● **SOURCE PASSAGE**:
+-------+

# An Introduction to Word Embeddings

One of the breakthroughs in Natural Language Processing is the usage of word embeddings. Rather than using the words themselves as features, neural network methods typically take as input dense, relatively low-dimensional vectors that model the meaning and usage of a word. Word embeddings were first popularized through the [Word2Vec](https://arxiv.org/abs/1301.3781) model, developed by Thomas Mikolov and colleagues at Google. Since then, scores of alternative approaches have been developed, such as [GloVe](https://nlp.stanford.edu/projects/glove/) and [FastText](https://fasttext.cc/) embeddings. In this notebook, we'll explore word embeddings with the original Word2Vec approach, as implemented in the [Gensim](https://radimrehurek.com/gensim/) library.

Modified from: https://github.com/nlptown/nlp-notebooks/blob/master/An%20Introduction%20to%20Word%20Embeddings.ipynb

## Training word embeddings

To train word embedings, we need to compile a corpus of text that captures the meaning and usage of words in a particular dialect. Wikipedia is a good choice for training generic embeddings representing the proper use of different languages. For our experiments, however, we're going to use scraped comments from [r/aww](https://www.reddit.com/r/aww/), a subreddit of "Things that make you go AWW! Like puppies, bunnies, babies and so on".

+-------+

● **WHAT THIS EXERCISE ASKS**:
(1) Decide whether each statement agrees with the word embeddings introduction, answering yes or no and quoting the words that settle it: (a) Word2Vec was developed at Google. (b) The experiments train on Wikipedia text. (c) The notebook explores embeddings with GloVe.
(2) Summarize the word embeddings introduction in two sentences.
(3) According to the word embeddings introduction, who developed the Word2Vec model?
The data after this point come from a separate source.

● **COLLECTED DATA**:
+-------+

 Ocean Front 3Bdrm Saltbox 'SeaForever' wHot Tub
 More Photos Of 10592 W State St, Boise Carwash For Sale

+-------+

● **EXERCISE RESULTS**:
(1)
(a) Yes: "developed by Thomas Mikolov and colleagues at Google"
(b) No: "For our experiments, however, we're going to use scraped comments from"
(c) No: "we'll explore word embeddings with the original Word2Vec approach"

(2) Word embeddings are dense, relatively low-dimensional vectors that model a word's meaning and usage, and neural network methods take them as input instead of the words themselves; the Word2Vec model first popularized them. The notebook explores the original Word2Vec approach through the Gensim library and trains embeddings on scraped comments from the r/aww subreddit rather than on Wikipedia.

(3) Thomas Mikolov and colleagues at Google.